Il finanziere statunitense Warren Buffett, uno degli uomini più ricchi del mondo, ha un patrimonio personale che nel 2021 ha superato i 100 miliardi di dollari, quasi 30 miliardi in più dell’anno prima. Abitualmente riesce a pagare tasse per circa 2 milioni di dollari l’anno. Significa un’aliquota inferiore allo 0,1% se rapportato all’aumento della sua ricchezza. Questo accade perché Buffett non è ricco grazie al suo stipendio ma perché possiede il 38% della società Berkshire, quotata in borsa. Se i titoli salgono lo fanno anche il valore della quota e quindi la ricchezza del suo possessore. Ma finché Buffett non decide di vendere le sue azioni queste plusvalenze non vengono tassate (in caso di cessione lo sarebbero al 20%, meno rispetto all’aliquota che grava sui redditi di un operaio).

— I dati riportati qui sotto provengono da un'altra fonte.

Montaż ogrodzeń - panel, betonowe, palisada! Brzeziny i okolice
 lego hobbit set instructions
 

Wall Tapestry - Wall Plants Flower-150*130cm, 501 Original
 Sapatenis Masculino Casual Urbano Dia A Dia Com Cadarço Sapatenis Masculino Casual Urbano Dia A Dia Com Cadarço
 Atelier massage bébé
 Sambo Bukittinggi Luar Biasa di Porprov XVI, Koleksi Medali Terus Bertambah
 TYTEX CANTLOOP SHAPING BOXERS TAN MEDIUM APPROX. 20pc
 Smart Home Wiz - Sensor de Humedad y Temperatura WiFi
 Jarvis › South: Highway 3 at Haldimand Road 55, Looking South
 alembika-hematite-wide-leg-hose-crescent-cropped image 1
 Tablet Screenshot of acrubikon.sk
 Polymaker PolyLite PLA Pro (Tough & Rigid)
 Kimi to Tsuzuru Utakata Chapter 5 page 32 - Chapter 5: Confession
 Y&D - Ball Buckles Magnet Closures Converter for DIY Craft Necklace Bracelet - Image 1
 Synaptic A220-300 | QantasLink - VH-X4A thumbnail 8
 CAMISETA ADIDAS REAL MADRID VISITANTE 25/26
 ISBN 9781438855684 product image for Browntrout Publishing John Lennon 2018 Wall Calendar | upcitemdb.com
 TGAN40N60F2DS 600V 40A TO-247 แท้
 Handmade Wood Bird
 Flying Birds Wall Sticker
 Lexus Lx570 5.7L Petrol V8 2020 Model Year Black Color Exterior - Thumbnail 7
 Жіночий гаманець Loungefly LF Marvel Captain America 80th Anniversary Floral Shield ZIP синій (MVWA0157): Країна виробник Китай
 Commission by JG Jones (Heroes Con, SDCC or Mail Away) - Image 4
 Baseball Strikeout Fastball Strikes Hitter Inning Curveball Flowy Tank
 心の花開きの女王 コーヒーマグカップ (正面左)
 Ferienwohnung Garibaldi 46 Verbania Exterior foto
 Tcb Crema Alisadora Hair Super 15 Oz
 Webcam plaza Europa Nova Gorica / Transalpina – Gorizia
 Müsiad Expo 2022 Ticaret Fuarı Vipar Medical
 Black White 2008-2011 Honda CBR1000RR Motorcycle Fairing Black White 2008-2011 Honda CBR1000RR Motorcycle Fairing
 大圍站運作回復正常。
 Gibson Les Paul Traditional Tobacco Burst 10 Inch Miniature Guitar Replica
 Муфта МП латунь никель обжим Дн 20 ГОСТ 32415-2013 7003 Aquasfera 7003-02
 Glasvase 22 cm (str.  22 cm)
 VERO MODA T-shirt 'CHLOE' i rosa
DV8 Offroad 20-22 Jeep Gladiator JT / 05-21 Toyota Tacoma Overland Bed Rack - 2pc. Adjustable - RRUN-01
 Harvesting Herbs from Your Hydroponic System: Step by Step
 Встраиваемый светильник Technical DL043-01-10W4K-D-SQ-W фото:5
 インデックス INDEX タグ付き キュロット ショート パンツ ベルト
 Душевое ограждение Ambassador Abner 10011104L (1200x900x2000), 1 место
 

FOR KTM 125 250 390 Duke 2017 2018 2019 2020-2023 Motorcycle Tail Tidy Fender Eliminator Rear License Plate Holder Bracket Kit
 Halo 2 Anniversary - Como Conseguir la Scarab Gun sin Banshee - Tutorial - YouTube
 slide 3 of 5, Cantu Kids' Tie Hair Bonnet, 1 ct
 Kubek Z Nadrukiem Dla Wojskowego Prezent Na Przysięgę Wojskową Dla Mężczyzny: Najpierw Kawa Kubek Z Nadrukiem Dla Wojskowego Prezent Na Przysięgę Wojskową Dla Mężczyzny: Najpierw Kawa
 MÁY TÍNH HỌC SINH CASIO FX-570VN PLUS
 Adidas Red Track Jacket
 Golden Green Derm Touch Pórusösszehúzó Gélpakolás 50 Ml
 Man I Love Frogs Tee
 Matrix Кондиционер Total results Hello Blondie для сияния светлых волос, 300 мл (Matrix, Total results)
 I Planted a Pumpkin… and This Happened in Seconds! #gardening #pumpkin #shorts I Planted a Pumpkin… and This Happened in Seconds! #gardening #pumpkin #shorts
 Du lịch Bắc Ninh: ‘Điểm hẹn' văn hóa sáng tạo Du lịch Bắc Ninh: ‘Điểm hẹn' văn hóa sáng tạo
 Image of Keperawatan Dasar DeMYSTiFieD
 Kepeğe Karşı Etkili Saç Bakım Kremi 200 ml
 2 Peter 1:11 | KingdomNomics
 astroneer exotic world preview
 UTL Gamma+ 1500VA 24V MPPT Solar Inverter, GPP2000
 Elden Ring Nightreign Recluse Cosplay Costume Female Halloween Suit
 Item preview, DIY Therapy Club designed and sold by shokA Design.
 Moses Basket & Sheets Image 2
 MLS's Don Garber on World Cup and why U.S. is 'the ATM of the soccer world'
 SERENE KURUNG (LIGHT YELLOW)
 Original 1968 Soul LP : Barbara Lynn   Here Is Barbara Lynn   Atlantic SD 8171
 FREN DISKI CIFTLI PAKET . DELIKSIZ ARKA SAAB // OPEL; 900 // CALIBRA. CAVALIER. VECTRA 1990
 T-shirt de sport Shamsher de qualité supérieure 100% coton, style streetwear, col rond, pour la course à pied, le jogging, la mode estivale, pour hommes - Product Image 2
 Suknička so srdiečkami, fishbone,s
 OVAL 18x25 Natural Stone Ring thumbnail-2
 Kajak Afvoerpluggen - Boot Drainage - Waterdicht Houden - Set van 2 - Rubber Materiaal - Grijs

Non significa che nel frattempo Buffett “stringa la cinghia”. Ci sono molti modi per mettere le mani su questi soldi anche senza vendere i titoli. Il più semplice è darli in garanzia a una banca per farsi erogare un prestito. Lo stesso discorso si può fare per tutti i supermiliardari statunitensi (e non solo). Il patron di Amazon Jeff Bezos ha un patrimonio di 197 miliardi di dollari e nell’anno della pandemia ha visto il suo patrimonio salire di quasi 80 miliardi, il fondatore di Tesla Elon Musk supera i 270 miliardi (+ 120 miliardi) e Bill Gates sfiora i 136 miliardi (+ 20 miliardi nel 2020), Larry Page di Google i 125 miliardi (+ 22 miliardi di dollari).

Bisogna partire da dati come questi per capire il senso della proposta di legge che è stata fatta propria dal partito democratico Usa. Si tratta della cosiddetta “billionares tax”, la tassa sui miliardari, che è stata incluse tra le misure proposte per finanziare l’ambiziosa agenda di interventi si sostegno all’economia e ai redditi messa a punto dalla Casa Bianca. Si tratterebbe di un prelievo del 23,8% sulle plusvalenze pagabile nell’arco cinque anni. Un prelievo che andrebbe a colpire le plusvalenze sul valore dei loro asset realizzate dai 700 cittadini più ricchi d’America con patrimoni di oltre un miliardo o 100 milioni di dollari di reddito annuale per tre anni consecutivi. Se approvata, cosa tutt’altro che scontata, la nuova tassa e entrerebbe in vigore dal prossimo anno fiscale.

Le stime sul gettito potenziale sono significativi, solo dai 10 statunitensi più ricchi arriverebbero 275 miliardi di dollari. Elon Musk, che di recente ha spostato la sua residenza dalla California al Texas per azzerare il prelievo, dovrebbe versare circa 50 miliardi di dollari. Jeff Bezos 44 miliardi, Mark Zuckerberg di Facebook 29 miliardi, Warren Buffett 25 miliardi.

Ron Wyden, presidente della commissione finanze del Senato, e altri senatori, tra cui la progressista Elizabeth Warren, sostengono che il provvedimento, insieme alla tassa minima globale del 15% sui profitti delle multinazionali, ridurrà l’elusione fiscale da parte delle società e dei più ricchi, generando centinaia di miliardi di dollari per coprire i maxi piani di Biden, i cui costi dovrebbero oscillare tra 1500 e 2000 miliardi di dollari. La tassa solleva qualche problema sul fronte del monitoraggio dei dati che tuttavia, secondo i proponenti, sono superabili. L’imposta raccoglie una proposta strutturata dall’economista Gabriel Zucman. Ieri Elon Musk di Tesla, in questo momento l’uomo più ricco del mondo, ha commentato la proposta affermando che il prelievo fornirebbe un contributo insignificante alla riduzione del debito pubblico e che i politici dovrebbero quindi focalizzarsi sulla riduzione della spesa statale.